■ **What is being asked**
Retype every record that appears below, unchanged.

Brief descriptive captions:
┄┄┄┄┄┄┄┄┄┄

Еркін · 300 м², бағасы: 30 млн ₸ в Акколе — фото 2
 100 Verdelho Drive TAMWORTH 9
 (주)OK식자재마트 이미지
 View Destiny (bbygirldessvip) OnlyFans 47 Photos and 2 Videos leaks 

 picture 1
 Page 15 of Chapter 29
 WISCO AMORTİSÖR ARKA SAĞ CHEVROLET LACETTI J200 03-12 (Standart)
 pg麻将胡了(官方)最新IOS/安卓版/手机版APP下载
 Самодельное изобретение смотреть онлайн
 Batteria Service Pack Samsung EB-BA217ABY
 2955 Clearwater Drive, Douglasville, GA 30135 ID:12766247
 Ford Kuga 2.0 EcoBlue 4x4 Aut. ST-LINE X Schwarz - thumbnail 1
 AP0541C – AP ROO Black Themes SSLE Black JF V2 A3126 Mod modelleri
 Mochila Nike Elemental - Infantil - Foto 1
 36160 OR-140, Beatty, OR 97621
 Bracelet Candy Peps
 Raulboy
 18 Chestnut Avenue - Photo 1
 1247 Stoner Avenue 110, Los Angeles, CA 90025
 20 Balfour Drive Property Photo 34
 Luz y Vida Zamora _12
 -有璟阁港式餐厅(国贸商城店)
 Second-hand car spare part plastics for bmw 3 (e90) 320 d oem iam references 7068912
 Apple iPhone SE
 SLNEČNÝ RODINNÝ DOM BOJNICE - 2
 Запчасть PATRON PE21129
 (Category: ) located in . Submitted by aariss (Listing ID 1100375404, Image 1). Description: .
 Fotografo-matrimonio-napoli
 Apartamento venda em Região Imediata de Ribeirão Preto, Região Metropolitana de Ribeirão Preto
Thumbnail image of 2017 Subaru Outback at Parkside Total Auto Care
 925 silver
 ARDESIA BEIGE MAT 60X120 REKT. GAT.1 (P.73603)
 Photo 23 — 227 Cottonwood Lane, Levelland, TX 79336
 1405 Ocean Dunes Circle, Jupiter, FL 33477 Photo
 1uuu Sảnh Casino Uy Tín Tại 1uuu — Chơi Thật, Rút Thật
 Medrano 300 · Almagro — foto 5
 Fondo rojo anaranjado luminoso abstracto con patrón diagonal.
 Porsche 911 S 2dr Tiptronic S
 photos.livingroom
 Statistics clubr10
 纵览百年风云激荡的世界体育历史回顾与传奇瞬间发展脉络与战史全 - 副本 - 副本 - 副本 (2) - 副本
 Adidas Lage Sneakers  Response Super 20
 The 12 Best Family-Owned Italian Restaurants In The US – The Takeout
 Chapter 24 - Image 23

┄┄┄┄┄┄┄┄┄┄

■ **Reply to the task**
Еркін · 300 м², бағасы: 30 млн ₸ в Акколе — фото 2
 100 Verdelho Drive TAMWORTH 9
 (주)OK식자재마트 이미지
 View Destiny (bbygirldessvip) OnlyFans 47 Photos and 2 Videos leaks 

 picture 1
 Page 15 of Chapter 29
 WISCO AMORTİSÖR ARKA SAĞ CHEVROLET LACETTI J200 03-12 (Standart)
 pg麻将胡了(官方)最新IOS/安卓版/手机版APP下载
 Самодельное изобретение смотреть онлайн
 Batteria Service Pack Samsung EB-BA217ABY
 2955 Clearwater Drive, Douglasville, GA 30135 ID:12766247
 Ford Kuga 2.0 EcoBlue 4x4 Aut. ST-LINE X Schwarz - thumbnail 1
 AP0541C – AP ROO Black Themes SSLE Black JF V2 A3126 Mod modelleri
 Mochila Nike Elemental - Infantil - Foto 1
 36160 OR-140, Beatty, OR 97621
 Bracelet Candy Peps
 Raulboy
 18 Chestnut Avenue - Photo 1
 1247 Stoner Avenue 110, Los Angeles, CA 90025
 20 Balfour Drive Property Photo 34
 Luz y Vida Zamora _12
 -有璟阁港式餐厅(国贸商城店)
 Second-hand car spare part plastics for bmw 3 (e90) 320 d oem iam references 7068912
 Apple iPhone SE
 SLNEČNÝ RODINNÝ DOM BOJNICE - 2
 Запчасть PATRON PE21129
 (Category: ) located in . Submitted by aariss (Listing ID 1100375404, Image 1). Description: .
 Fotografo-matrimonio-napoli
 Apartamento venda em Região Imediata de Ribeirão Preto, Região Metropolitana de Ribeirão Preto
Thumbnail image of 2017 Subaru Outback at Parkside Total Auto Care
 925 silver
 ARDESIA BEIGE MAT 60X120 REKT. GAT.1 (P.73603)
 Photo 23 — 227 Cottonwood Lane, Levelland, TX 79336
 1405 Ocean Dunes Circle, Jupiter, FL 33477 Photo
 1uuu Sảnh Casino Uy Tín Tại 1uuu — Chơi Thật, Rút Thật
 Medrano 300 · Almagro — foto 5
 Fondo rojo anaranjado luminoso abstracto con patrón diagonal.
 Porsche 911 S 2dr Tiptronic S
 photos.livingroom
 Statistics clubr10
 纵览百年风云激荡的世界体育历史回顾与传奇瞬间发展脉络与战史全 - 副本 - 副本 - 副本 (2) - 副本
 Adidas Lage Sneakers  Response Super 20
 The 12 Best Family-Owned Italian Restaurants In The US – The Takeout
 Chapter 24 - Image 23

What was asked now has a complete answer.